MATERIAL FOR THIS TASK:
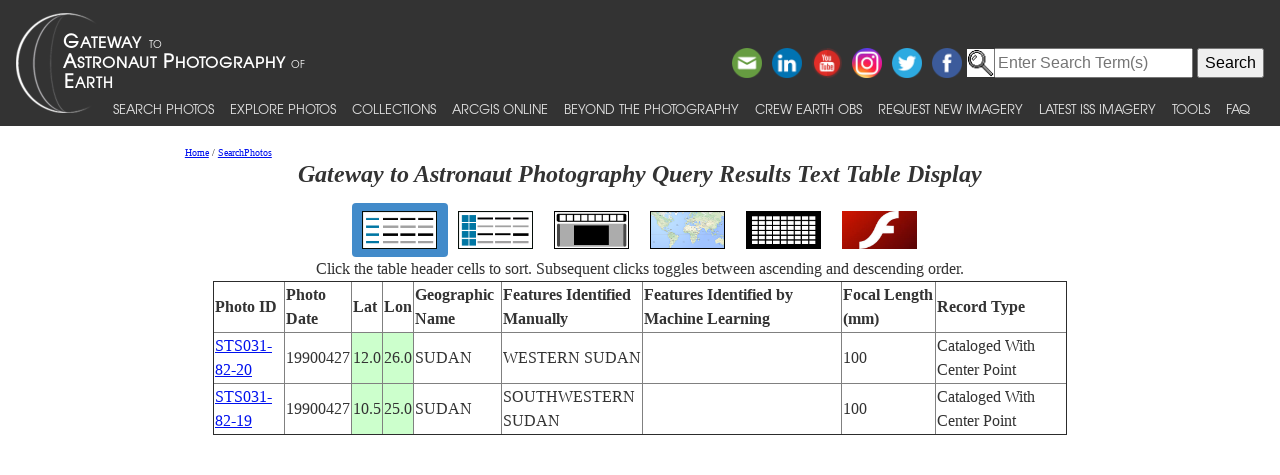

--- FILE ---
content_type: application/javascript
request_url: https://eol.jsc.nasa.gov/scripts/JavaScript/SortableTable.js
body_size: 6236
content:
/*
From http://www.webtoolkit.info/sortable-html-table.html
This JavaScript sortable html table code can be used to convert tables in ordinary HTML into sortable ones. This script is unobtrusive. No additional coding is necessary. All you need to do is put header (sorting) row in THEAD section, table body rows in TBODY section, footer rows (if you need them) in TFOOT section and give your table an ID field, include the webtoolkit.sortabletable.js file and create SortableTable() object after each table.

Example:
<html>
<head>
	<title>Sortable HTML table</title>
	<script type="text/javascript" src="SortableTable.js"></script>
 
	<style>
		table {
			text-align: left;
			font-size: 12px;
			font-family: verdana;
			background: #c0c0c0;
		}
 
		table thead  {
			cursor: pointer;
		}
 
		table thead tr,
		table tfoot tr {
			background: #c0c0c0;
		}
 
		table tbody tr {
			background: #f0f0f0;
		}
 
		td, th {
			border: 1px solid white;
		}
	</style>
</head>
 
<body>
<table cellspacing="1" cellpadding="2" class="" id="myTable" width="400">
	<thead>
		<tr>
			<th class="c1">Name</th>
			<th class="c2">Surename</th>
			<th class="c3">Age</th>
		</tr>
	</thead>
 
	<tbody>
		<tr class="r1">
			<td class="c1">John</th>
			<td class="c2">Doe</th>
			<td class="c3">30</th>
		</tr>
		<tr class="r2">
			<td class="c1">John</th>
			<td class="c2">Smith</th>
			<td class="c3">31</th>
		</tr>
		<tr class="r1">
			<td class="c1">Mike</th>
			<td class="c2">Smith</th>
			<td class="c3">32</th>
		</tr>
		<tr class="r2">
			<td class="c1">Mike</th>
			<td class="c2">Doe</th>
			<td class="c3">33</th>
		</tr>
		<tr class="r1">
			<td class="c1">Mary</th>
			<td class="c2">Smith</th>
			<td class="c3">34</th>
		</tr>
		<tr class="r2">
			<td class="c1">Mary</th>
			<td class="c2">Doe</th>
			<td class="c3">35</th>
		</tr>
		<tr class="r1">
			<td class="c1">Fred</th>
			<td class="c2">Smith</th>
			<td class="c3">36</th>
		</tr>
		<tr class="r2">
			<td class="c1">Fred</th>
			<td class="c2">Doe</th>
			<td class="c3">37</th>
		</tr>
	</tbody>
 
	<tfoot>
		<tr>
			<th class="c1">Name</th>
			<th class="c2">Surename</th>
			<th class="c3">Age</th>
		</tr>
	</tfoot>
</table>
 
<script type="text/javascript">
var t=new SortableTable(document.getElementById('myTable'));
</script>
</body>
</html>
*/

/**
*
*  Sortable HTML table
*  http://www.webtoolkit.info/
*
**/
 
function SortableTable (tableEl) {
 
	this.tbody=tableEl.getElementsByTagName('tbody');
	this.thead=tableEl.getElementsByTagName('thead');
	this.tfoot=tableEl.getElementsByTagName('tfoot');

	this.getInnerText=function (el) {
		if (typeof(el.textContent)!='undefined') return el.textContent;
		if (typeof(el.innerText)!='undefined') return el.innerText;
		if (typeof(el.innerHTML)=='string') return el.innerHTML.replace(/<[^<>]+>/g,'');
	}

	this.getParent=function (el, pTagName) {
		if (el==null) return null;
		else if (el.nodeType==1 && el.tagName.toLowerCase()==pTagName.toLowerCase()) return el;
		else return this.getParent(el.parentNode, pTagName);
	}

	this.sort=function (cell) {
		var column=cell.cellIndex;
		var itm=this.getInnerText(this.tbody[0].rows[1].cells[column]);
		var sortfn=this.sortCaseInsensitive;
		if (itm.match(/\d\d[-]+\d\d[-]+\d\d\d\d/)) sortfn=this.sortDate; // date format mm-dd-yyyy
		else if (itm.replace(/^\s+|\s+$/g,'').match(/^[\d\.\-]+$/)) sortfn=this.sortNumeric;
		else if (itm.replace(/^\s+|\s+$/g,'').match(/^[A-Z\d]+-[A-Z\d]+-[A-Z\d]+$/i)) sortfn=this.sortPhotoID;
		this.sortColumnIndex=column;
		var newRows=new Array();
		for (j=0; j < this.tbody[0].rows.length; j++) {
			newRows[j]=this.tbody[0].rows[j];
		}
		newRows.sort(sortfn);
		if (cell.getAttribute("sortdir")=='down') {
			newRows.reverse();
			cell.setAttribute('sortdir','up'); }
		else cell.setAttribute('sortdir','down');
		for (i=0;i<newRows.length;i++) this.tbody[0].appendChild(newRows[i]);
	}
 
	this.sortCaseInsensitive=function(a,b) {
		aa=thisObject.getInnerText(a.cells[thisObject.sortColumnIndex]).toLowerCase();
		bb=thisObject.getInnerText(b.cells[thisObject.sortColumnIndex]).toLowerCase();
		if (aa==bb) return 0;
		if (aa<bb) return -1;
		return 1;
	}
 
	this.sortDate=function(a,b) {
		aa=thisObject.getInnerText(a.cells[thisObject.sortColumnIndex]);
		bb=thisObject.getInnerText(b.cells[thisObject.sortColumnIndex]);
		date1=aa.substr(6,4)+aa.substr(3,2)+aa.substr(0,2);
		date2=bb.substr(6,4)+bb.substr(3,2)+bb.substr(0,2);
		if (date1==date2) return 0;
		if (date1<date2) return -1;
		return 1;
	}
 
	this.sortNumeric=function(a,b) {
		aa=parseFloat(thisObject.getInnerText(a.cells[thisObject.sortColumnIndex]));
		if (isNaN(aa)) aa=0;
		bb=parseFloat(thisObject.getInnerText(b.cells[thisObject.sortColumnIndex]));
		if (isNaN(bb)) bb=0;
		return aa-bb;
	}

	this.sortPhotoID=function(a,b) {
		aparts=thisObject.getInnerText(a.cells[thisObject.sortColumnIndex]).split(/-/);
		bparts=thisObject.getInnerText(b.cells[thisObject.sortColumnIndex]).split(/-/);
		if (aparts[0]==bparts[0])
			if (aparts[1]==bparts[1]) {
				if (aparts[2].match(/^\d+$/) && bparts[2].match(/^\d+$/)) {
					aa=parseInt(aparts[2]); bb=parseInt(bparts[2]);
					if (isNaN(aa)) aa=0; if (isNaN(bb)) bb=0;
					return aa-bb; }
				else {
					aa=aparts[2].toUpperCase();
					bb=bparts[2].toUpperCase();
					if (aa<bb) return -1;
					else return 1; }}
			else {
				if (aparts[1].match(/^\d+$/) && bparts[1].match(/^\d+$/)) {
					aa=parseInt(aparts[1]); bb=parseInt(bparts[1]);
					if (isNaN(aa)) aa=0; if (isNaN(bb)) bb=0;
					return aa-bb; }
				else {
					aa=aparts[1].toUpperCase();
					bb=bparts[1].toUpperCase();
					if (aa<bb) return -1;
					else return 1; }}
		else {
			aa=aparts[0].toUpperCase();
			bb=bparts[0].toUpperCase();
			if (aa<bb) return -1;
			else return 1; }}

	// define variables
	var thisObject=this;
	var sortSection=this.thead;
 
	// constructor actions
	if (!(this.tbody && this.tbody[0].rows && this.tbody[0].rows.length > 0)) return;
	if (sortSection && sortSection[0].rows && sortSection[0].rows.length > 0)
		var sortRow=sortSection[0].rows[0];
	else return;
	for (var i=0; i<sortRow.cells.length; i++) {
		sortRow.cells[i].sTable=this;
		sortRow.cells[i].onclick=function () {
			this.sTable.sort(this);
			return false; }}
}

DIRECTIONS:
Report every line of the data in which "sortPhotoID" appears.

RESPONSE TO THE EXERCISE:
		else if (itm.replace(/^\s+|\s+$/g,'').match(/^[A-Z\d]+-[A-Z\d]+-[A-Z\d]+$/i)) sortfn=this.sortPhotoID;
	this.sortPhotoID=function(a,b) {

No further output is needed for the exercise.